--- Yapılacak görevler ---
[A] Satırlarda "Across the collection" ifadesini içeren satırdan satırların sonuna kadar her şeyi, her satır ayrı bir dize olacak biçimde bir JSON listesine aktar. Boş satırları listeye alma.
[B] Resmî tarih ve inkılaplar üzerine olan yazıyı kaldığı yerden sürdür.
::: Verilen yazı
Önce Hakan Aksayın Taraf Gazetesindeki köşesinden bir alıntı yapalım (16 Ekim):
Sinemadan çıktık. Arkadaşım düşünceli, üzgün, şaşkın... Ben daha bir şey sormadan dudaklarından bir soru dökülüyor:
- Ama o bir alçak değil miydi? Acımasız bir düşman olarak bilmez miydik biz onu?
Sözünü ettiği Aleksandr Kolçak. Çarlık ordusunun en seçkin komutanlarından biri. 1917 Devrimi sonrasında Kızıl Orduya karşı savaşan Beyaz Ordunun liderlerinden. Ve kısa bir süre için öteki Rusyanın Yüksek Önderi.
Arkadaşım, hayatının ilk yarısında SSCB yurttaşıydı. İkinci yarısında ise Rusya Federasyonunun yurttaşı.
Okuduğu tarih kitapları Kolçakın halk düşmanı olduğunu yazıyordu. Bugün bir film izledik. Kolçakın ne denli güçlü ve dürüst bir kişiliği olduğunu . (anlatan), bir ülkenin tarihine yeniden bakmayı deneyen bir film (Bir insan, bir aşk, bir ülkenin tarihi adlı yazısından..)
Hakan Aksayın arkadaşım dediği, eski bir Sovyet yurttaşı. Tıpkı bizim gibi onlar da ideolojik bir kurmaca tarihin kurbanı oldukları için nice karaları ak, akları kara biliyorlar.
Şimdilerde Rusya, ideolojik kaygılarla kapatılmış defterleri yeniden açıp gerçek tarihleriyle yüzleşme yolunda. Komünist rejimin vatan haini ilan ettiği şahsiyetlerin aslında birer halk kahramanı olduklarını keşfetmenin şokunu yaşıyor. Aksayın arkadaşının şaşkınlığı da bundan kaynaklanıyor
* * *
Yazıyı okuduğumda, içim yanmıştı. Bizde de olayları gerçek mahiyetiyle perdeye aktaracak cesur yapımcılar çıkar mı acaba?
Çünkü hiçbir millet, tarihini gerçek mahiyetiyle bilmeye bizim kadar muhtaç değildir. Ekim Devrimini gerçekleştiren Sovyetçi komünistler bile, Rusyayı ve Rus tarihini bizim inkılâpçıların kendi tarihimizi hırpaladığı kadar hırpalamadılar. Çünkü orada yaşanan tahrip, bir intikamın değil, salt bir ideolojinin inşasının eseriydi.
Bizim devrimlerimizin mahiyeti bir ideolojinin inşasından ziyade; sanki var olan diri bir kültürün imhası yahut -en hafif ifade ile- görmezlikten gelinmesiydi. İtikadî anlamda tarif edecek olursak, bir tekfir hareketiydi. (Ke-Fe-Re üstünü örttü, görmezlikten geldi anlamınadır). İnkılâpların, bazı kesimler tarafından belli bir dönemdetekfirle eş anlamlı kullanılması da bu yüzdendir.
Esasında, Atatürk de inkılâpların dini olmayan bir hayat tarzını ikame etmeye yönelik olduğunu ifade eder. Nutuk ve özellikle hususi ortamlarda serdettiği fikirlerinin geri planında bunu görüyoruz. Onun kafasındaki medeni dünya ve ona uygun hayat tarzı, dine dayanmamaktaydı.
::::::
::: Saklanan veriler
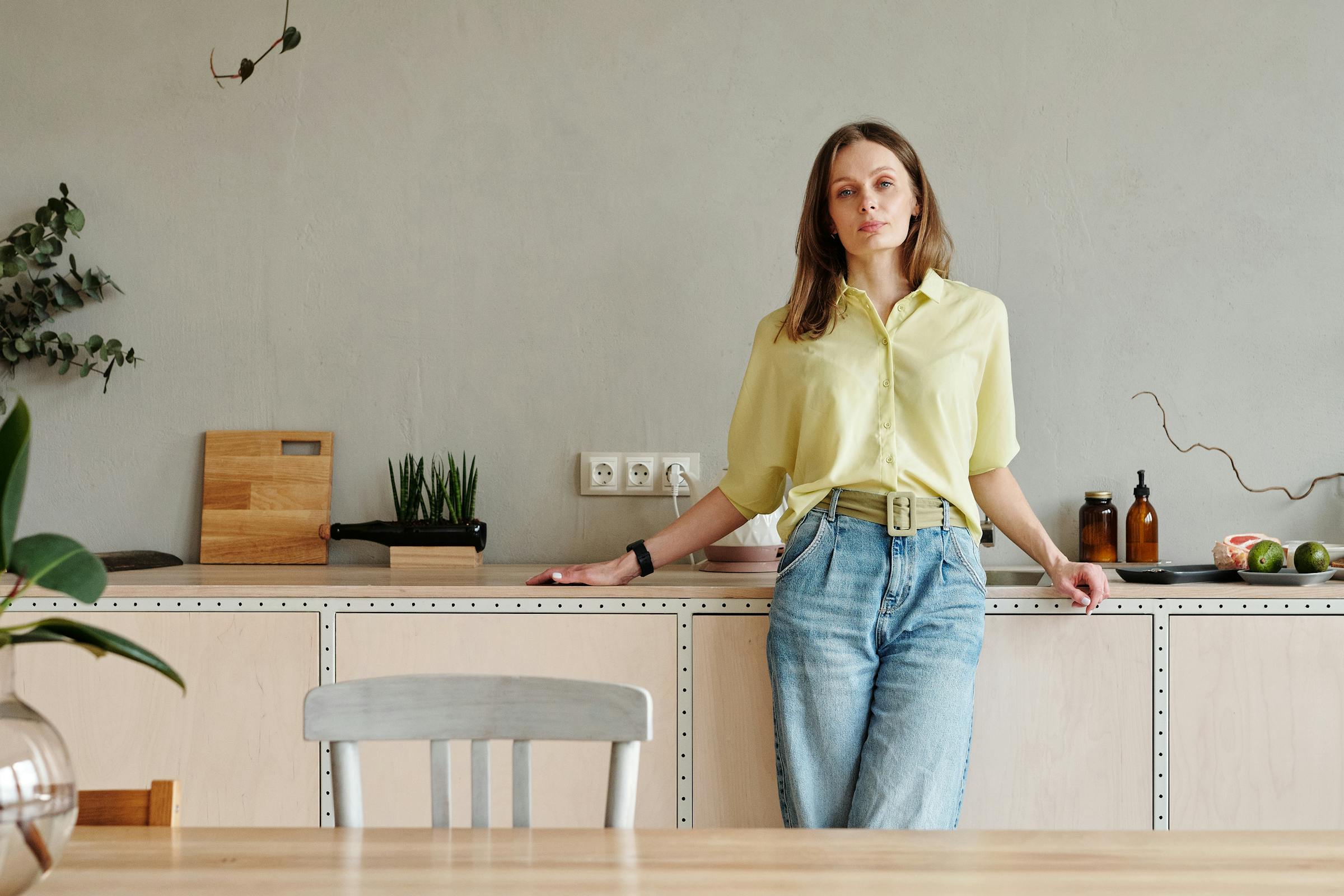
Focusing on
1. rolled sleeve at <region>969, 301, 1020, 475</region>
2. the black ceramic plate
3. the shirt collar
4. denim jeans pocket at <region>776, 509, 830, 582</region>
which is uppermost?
the shirt collar

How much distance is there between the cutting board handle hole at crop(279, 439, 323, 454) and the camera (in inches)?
93.5

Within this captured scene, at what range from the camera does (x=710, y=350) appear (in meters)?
2.36

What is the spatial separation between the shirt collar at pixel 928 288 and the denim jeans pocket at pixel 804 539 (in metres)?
0.34

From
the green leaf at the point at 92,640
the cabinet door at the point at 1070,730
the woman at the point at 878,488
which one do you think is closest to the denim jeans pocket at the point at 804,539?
the woman at the point at 878,488

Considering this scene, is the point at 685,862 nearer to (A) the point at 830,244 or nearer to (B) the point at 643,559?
(B) the point at 643,559

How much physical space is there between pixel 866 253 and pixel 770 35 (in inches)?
35.8

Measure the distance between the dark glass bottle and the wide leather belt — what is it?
2.53 ft

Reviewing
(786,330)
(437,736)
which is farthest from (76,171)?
(437,736)

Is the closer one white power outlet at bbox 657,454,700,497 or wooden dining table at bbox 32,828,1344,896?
wooden dining table at bbox 32,828,1344,896

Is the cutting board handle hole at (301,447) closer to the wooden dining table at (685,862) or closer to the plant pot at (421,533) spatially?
the plant pot at (421,533)

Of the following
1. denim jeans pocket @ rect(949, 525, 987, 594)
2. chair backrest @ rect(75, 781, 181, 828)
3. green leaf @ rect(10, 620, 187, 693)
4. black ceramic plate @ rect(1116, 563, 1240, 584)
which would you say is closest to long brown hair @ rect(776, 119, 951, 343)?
denim jeans pocket @ rect(949, 525, 987, 594)

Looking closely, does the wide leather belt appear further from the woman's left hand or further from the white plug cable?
the white plug cable

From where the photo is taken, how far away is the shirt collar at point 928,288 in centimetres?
166

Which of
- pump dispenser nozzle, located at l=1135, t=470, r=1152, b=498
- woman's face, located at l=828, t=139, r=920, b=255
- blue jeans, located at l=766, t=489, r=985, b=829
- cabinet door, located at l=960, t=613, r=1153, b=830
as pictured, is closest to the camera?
blue jeans, located at l=766, t=489, r=985, b=829
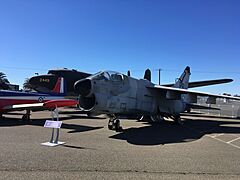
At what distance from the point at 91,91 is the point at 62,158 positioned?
5478mm

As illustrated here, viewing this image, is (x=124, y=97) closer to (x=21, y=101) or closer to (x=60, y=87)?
(x=21, y=101)

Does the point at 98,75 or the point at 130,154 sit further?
the point at 98,75

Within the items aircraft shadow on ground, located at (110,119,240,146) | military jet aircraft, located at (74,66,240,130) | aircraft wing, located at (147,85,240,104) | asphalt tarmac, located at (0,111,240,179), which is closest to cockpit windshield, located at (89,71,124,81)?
military jet aircraft, located at (74,66,240,130)

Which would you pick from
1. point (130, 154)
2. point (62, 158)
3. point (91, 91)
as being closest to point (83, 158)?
point (62, 158)

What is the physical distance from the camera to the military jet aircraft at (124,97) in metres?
12.9

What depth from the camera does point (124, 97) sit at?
48.5 ft

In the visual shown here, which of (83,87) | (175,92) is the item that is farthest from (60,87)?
(83,87)

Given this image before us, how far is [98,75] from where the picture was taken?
1355 cm

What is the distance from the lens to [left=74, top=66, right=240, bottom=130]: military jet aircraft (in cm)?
1292

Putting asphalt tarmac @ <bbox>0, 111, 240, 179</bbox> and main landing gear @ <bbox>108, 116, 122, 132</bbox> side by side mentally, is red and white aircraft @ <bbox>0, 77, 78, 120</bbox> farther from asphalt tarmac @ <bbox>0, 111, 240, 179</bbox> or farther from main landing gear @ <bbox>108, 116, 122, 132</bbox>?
asphalt tarmac @ <bbox>0, 111, 240, 179</bbox>

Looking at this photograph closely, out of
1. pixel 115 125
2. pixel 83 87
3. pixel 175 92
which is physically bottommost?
pixel 115 125

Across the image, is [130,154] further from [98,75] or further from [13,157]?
[98,75]

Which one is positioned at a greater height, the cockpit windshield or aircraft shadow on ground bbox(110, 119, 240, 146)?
the cockpit windshield

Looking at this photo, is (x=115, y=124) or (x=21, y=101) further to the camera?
(x=21, y=101)
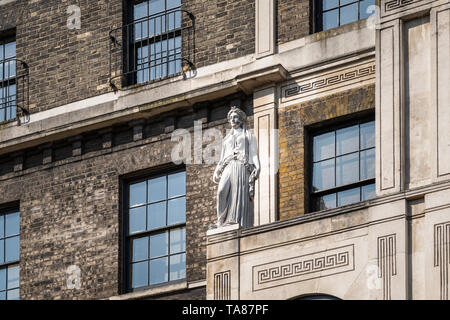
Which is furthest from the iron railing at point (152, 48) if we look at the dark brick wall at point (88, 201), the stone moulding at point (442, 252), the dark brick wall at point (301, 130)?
the stone moulding at point (442, 252)

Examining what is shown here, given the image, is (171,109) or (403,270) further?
(171,109)

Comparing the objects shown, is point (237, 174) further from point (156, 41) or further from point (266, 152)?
point (156, 41)

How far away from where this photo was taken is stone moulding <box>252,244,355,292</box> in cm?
2781

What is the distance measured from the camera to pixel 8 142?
112 feet

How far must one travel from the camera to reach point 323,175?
1206 inches

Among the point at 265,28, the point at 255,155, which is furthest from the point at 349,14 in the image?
the point at 255,155

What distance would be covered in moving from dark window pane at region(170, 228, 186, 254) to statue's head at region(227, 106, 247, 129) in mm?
2586

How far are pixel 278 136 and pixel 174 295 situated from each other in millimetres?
3382

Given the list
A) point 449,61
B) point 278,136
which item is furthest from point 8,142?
point 449,61

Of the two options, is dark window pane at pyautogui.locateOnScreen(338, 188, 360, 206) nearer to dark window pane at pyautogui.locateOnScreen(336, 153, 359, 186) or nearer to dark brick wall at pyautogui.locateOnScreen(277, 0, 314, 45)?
dark window pane at pyautogui.locateOnScreen(336, 153, 359, 186)

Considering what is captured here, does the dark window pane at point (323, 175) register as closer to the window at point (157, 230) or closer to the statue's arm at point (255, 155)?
the statue's arm at point (255, 155)

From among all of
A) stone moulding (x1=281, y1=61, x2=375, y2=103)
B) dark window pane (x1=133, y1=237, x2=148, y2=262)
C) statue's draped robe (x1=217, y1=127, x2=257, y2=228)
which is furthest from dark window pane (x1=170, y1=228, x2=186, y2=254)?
stone moulding (x1=281, y1=61, x2=375, y2=103)
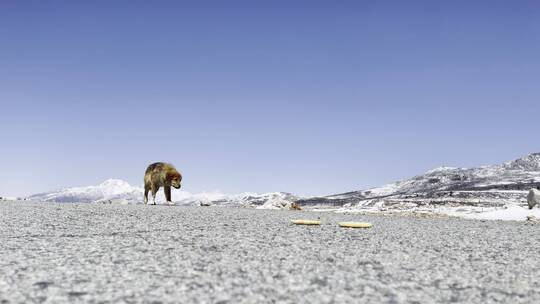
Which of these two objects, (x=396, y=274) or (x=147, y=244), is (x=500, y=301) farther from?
(x=147, y=244)

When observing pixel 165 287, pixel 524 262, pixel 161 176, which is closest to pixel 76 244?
pixel 165 287

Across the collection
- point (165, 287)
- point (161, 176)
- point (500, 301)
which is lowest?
point (500, 301)

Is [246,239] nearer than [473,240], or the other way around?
[246,239]

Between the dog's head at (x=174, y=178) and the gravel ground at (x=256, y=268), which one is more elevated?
the dog's head at (x=174, y=178)

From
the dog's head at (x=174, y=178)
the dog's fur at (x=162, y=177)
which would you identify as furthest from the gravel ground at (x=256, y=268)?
the dog's fur at (x=162, y=177)

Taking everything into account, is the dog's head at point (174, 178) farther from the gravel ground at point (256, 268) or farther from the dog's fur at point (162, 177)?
::::::
--- Sıralı çıktılar ---
[A]
[
  "Across the collection",
  "- point (165, 287)",
  "- point (161, 176)",
  "- point (500, 301)",
  "which is lowest?",
  "point (500, 301)",
  "Is [246,239] nearer than [473,240], or the other way around?",
  "[246,239]",
  "Between the dog's head at (x=174, y=178) and the gravel ground at (x=256, y=268), which one is more elevated?",
  "the dog's head at (x=174, y=178)",
  "From",
  "the dog's head at (x=174, y=178)",
  "the dog's fur at (x=162, y=177)",
  "which would you identify as furthest from the gravel ground at (x=256, y=268)?",
  "the dog's fur at (x=162, y=177)",
  "Taking everything into account, is the dog's head at point (174, 178) farther from the gravel ground at point (256, 268) or farther from the dog's fur at point (162, 177)?"
]

[B]
Belli kesimlerin, Atatürkü dindar gösterme çabaları o yüzden bana hep komik gelmiştir. Tercümanlı yıllarımda Cumhuriyetin ilk muallimlerinden Ord. Prof. Reşat Kaynar Hoca ile üç dört yıl birlikte çalışma imkânımız oldu. Gerek Reşat Hoca ve gerekse Erol Şadi Erdinçin değişik izin ve müsaadelerle saklı arşivden alabildikleri belgelerden de çok iyi biliyorum ki, Mustafa Kemal, Cumhuriyeti kurmadan önce de dine karşı lakayttır. Hatta Cumhuriyetten çok önce okuduğu bir Fransızca felsefe kitabının kenarına kendi el yazısıyla düştüğü notları, onun din hakkındaki görüşlerini bariz bir şekilde ortaya koymaktadır.
Marks gibi Din afyondur demese de dini, benzer bir kaideye oturttuğu, aynı kefeye koyduğu aşikârdır.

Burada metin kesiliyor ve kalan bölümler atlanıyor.